TASK INSTRUCTIONS:
**1.** Answer these questions using the workshop progress notes:
(a) In the Shamir secret sharing notes, which word replaced "share"?
(b) What is the Concern for Minorities group going through in its review?
(c) What did the DID resolution v2 group open about the fork problem?
**2.** Reproduce the stretch of the workshop progress notes that starts with the words containing "Proof of response" and finishes with "through the ...".

DOCUMENT TEXT:
===
We categorized what we wanted to write about and work on and kind of going back and looking at the history of blockcerts and specific things that were added, and an extension that were added, and looking more closely at the verifiable credentials schema. Kind of more so on the history than an outline approach. No obstacles really, it's more just getting in the right mindset of things and then individual research tasks and then we can sync back together and compare notes.

# Proof of personhood

We're moving along okay. We have an outline and a table of contents. There will be challenges in finding the solution. We're doing fine, I think, so far. We had some good references and finding good documentation and stuff. So that's nice. We're really challenged until we know the solution.

# Shamir secret sharing

The big obstacles we've been dealing with are terminology and naming. Share is a noun and a verb. We're no longer using share, now we're using shard. We spent half the morning making a glossary and fixing it. Make sure you have your glossaries setup. The biggest aha was that we kept on doing it from the perspective of the person dealing the shards, but we were forgetting the person who is the custodian of those shards- the person who receives those shards. We need to work on the UX of what it means to collect your 100 shards which are all sent everywhere. Once you have a deck of shards, what do you do with it? Don't focus on what you did in the process; what were the insights, and what were the obstacles?

# Presentation request

Proof of response is not enough, that's not personhood. We're looking into the different approaches for presentation-request. We're looking at those approaches, both in terms of -- against credentials that are held... W3C credentials... the hyperledger approach.. supplied to us... encouraging thing we're finding here is that msot f people have independently, for the interaction, or whatever they were thinking -- and taking this information and -- most people are -- and .. the difference between things are.

# BTCR Continued

.. some issues with the ... could resolve... through the ...

# Concern for Minorities

No particular obstacles today. We're doing a ledger review. We're going through all the previous rwot papers having to do with web-of-trust or reputation.

# How cooperation beats aggregation

The insights were that-- one of the goals was to find ways that cooperative network effects would arise out of lowering trust transaction costs. We started defining some of those. It includes not just onboarding costs but verification costs, consent, contract costs, end-to-end data transfer costs, and provenance costs. These are all areas where a decentralized identity platform would help. We're trying to flesh out those ideas and better define a meta-platform in terms of its characterization.

# DID resolution v2

We were wondering how to handle a fork. It's actually surprisingly hard. Either you have to change the identifier, use url query params, and being able to define as a URI which of the definitive source of the DID document. So if I'm trying to resolve the identifier to an actual DID document, how do I know which one is useful and what are the implications on verifiable credentials using DIDs? It's an unresolved problem. We opened a github issue on that.
===
DATASET EXCERPTS:
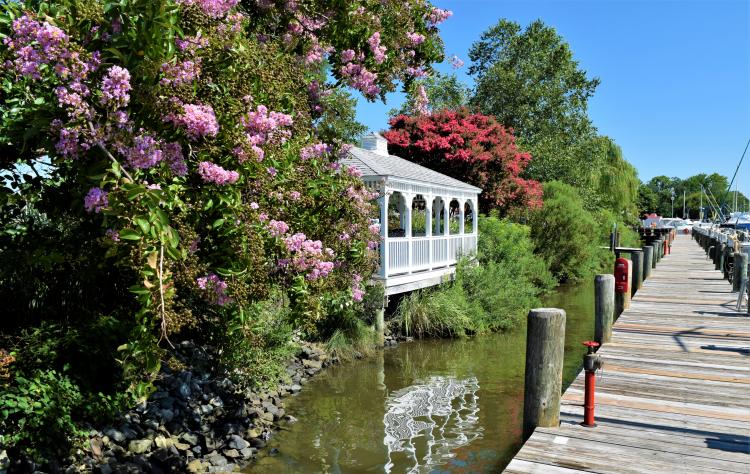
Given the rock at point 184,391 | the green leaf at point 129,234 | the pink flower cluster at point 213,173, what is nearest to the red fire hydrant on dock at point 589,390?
the pink flower cluster at point 213,173

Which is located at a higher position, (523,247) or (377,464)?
(523,247)

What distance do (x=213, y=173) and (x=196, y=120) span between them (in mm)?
419

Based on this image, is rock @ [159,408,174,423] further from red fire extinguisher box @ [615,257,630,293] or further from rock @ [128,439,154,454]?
red fire extinguisher box @ [615,257,630,293]

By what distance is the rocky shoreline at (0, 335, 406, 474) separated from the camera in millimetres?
7031

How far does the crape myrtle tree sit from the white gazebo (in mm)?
7197

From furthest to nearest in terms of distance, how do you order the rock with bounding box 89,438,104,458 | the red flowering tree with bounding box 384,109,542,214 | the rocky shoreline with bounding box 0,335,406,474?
the red flowering tree with bounding box 384,109,542,214, the rocky shoreline with bounding box 0,335,406,474, the rock with bounding box 89,438,104,458

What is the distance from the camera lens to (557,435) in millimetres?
5617

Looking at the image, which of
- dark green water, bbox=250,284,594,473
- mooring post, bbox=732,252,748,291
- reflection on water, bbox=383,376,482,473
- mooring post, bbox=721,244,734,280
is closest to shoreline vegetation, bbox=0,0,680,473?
dark green water, bbox=250,284,594,473

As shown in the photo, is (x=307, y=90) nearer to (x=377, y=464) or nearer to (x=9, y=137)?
(x=9, y=137)

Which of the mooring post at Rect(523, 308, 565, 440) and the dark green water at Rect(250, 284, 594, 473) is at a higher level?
the mooring post at Rect(523, 308, 565, 440)

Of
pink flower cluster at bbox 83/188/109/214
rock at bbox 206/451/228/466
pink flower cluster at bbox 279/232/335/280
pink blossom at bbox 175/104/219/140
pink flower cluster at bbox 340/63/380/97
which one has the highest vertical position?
pink flower cluster at bbox 340/63/380/97

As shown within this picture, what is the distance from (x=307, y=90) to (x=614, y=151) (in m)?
48.6

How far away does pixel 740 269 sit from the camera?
48.7 ft

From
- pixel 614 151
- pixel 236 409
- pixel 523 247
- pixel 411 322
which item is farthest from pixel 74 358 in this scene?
pixel 614 151
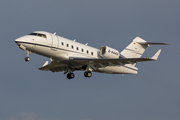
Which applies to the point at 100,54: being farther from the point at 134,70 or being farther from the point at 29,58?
the point at 29,58

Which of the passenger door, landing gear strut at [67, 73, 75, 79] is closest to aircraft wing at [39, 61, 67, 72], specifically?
landing gear strut at [67, 73, 75, 79]

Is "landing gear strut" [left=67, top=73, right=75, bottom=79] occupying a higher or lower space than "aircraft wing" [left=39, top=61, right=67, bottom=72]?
lower

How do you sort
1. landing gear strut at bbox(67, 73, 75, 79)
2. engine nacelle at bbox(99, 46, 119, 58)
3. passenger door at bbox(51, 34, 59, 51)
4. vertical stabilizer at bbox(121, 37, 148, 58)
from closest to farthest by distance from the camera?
passenger door at bbox(51, 34, 59, 51) < engine nacelle at bbox(99, 46, 119, 58) < landing gear strut at bbox(67, 73, 75, 79) < vertical stabilizer at bbox(121, 37, 148, 58)

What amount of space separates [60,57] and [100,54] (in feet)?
15.7

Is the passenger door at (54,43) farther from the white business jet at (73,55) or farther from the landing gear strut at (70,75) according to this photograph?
the landing gear strut at (70,75)

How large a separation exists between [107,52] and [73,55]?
12.2ft

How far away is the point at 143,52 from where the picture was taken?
3544cm

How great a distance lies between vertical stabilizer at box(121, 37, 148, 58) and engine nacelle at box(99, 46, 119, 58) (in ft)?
13.4

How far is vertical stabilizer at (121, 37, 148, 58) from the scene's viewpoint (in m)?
34.8

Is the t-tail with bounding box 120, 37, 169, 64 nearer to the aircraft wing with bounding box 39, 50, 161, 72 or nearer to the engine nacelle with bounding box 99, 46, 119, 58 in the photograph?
the engine nacelle with bounding box 99, 46, 119, 58

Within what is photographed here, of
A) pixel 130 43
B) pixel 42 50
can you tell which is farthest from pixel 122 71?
pixel 42 50

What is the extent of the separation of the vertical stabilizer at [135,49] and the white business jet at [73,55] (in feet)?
4.74

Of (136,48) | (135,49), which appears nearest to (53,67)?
(135,49)

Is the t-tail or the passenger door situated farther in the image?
the t-tail
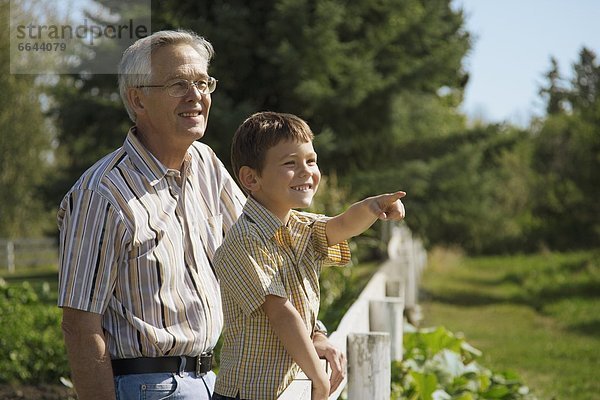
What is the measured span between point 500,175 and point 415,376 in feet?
49.2

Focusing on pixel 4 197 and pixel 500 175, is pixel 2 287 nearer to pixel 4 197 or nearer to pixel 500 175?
pixel 500 175

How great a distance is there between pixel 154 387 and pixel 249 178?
0.71m

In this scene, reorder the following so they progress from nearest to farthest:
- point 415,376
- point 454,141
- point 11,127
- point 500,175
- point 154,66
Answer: point 154,66, point 415,376, point 454,141, point 500,175, point 11,127

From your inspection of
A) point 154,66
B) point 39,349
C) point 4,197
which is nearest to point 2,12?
point 4,197

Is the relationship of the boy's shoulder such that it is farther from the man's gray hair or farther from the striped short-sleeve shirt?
the man's gray hair

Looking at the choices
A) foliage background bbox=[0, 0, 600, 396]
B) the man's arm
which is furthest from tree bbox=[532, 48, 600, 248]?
the man's arm

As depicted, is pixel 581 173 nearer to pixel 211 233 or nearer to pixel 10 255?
pixel 211 233

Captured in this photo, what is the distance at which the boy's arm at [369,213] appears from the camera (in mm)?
2723

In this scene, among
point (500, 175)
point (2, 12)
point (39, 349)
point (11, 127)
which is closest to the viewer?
point (39, 349)

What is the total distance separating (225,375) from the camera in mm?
2824

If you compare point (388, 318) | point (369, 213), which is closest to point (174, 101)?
point (369, 213)

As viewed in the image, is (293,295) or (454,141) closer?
(293,295)

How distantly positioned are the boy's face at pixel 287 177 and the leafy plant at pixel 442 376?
304 centimetres

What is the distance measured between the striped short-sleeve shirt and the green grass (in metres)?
5.50
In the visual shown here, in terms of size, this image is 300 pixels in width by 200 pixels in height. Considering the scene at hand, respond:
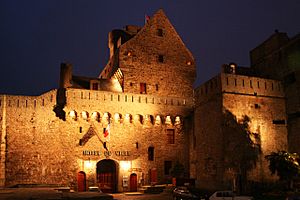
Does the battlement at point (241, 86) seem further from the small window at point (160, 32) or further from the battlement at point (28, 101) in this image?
the battlement at point (28, 101)

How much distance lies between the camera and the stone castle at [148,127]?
20891mm

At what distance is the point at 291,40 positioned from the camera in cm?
2252

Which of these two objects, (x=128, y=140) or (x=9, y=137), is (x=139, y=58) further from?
(x=9, y=137)

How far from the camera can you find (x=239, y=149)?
20.3 metres

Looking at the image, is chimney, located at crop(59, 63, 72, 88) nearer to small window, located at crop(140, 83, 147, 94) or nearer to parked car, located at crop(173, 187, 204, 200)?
small window, located at crop(140, 83, 147, 94)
===
IN RESPONSE:
**1.**
(a) Shard.
(b) All the previous rwot papers having to do with web-of-trust or reputation.
(c) A github issue.

**2.**
Proof of response is not enough, that's not personhood. We're looking into the different approaches for presentation-request. We're looking at those approaches, both in terms of -- against credentials that are held... W3C credentials... the hyperledger approach.. supplied to us... encouraging thing we're finding here is that msot f people have independently, for the interaction, or whatever they were thinking -- and taking this information and -- most people are -- and .. the difference between things are.

# BTCR Continued

.. some issues with the ... could resolve... through the ...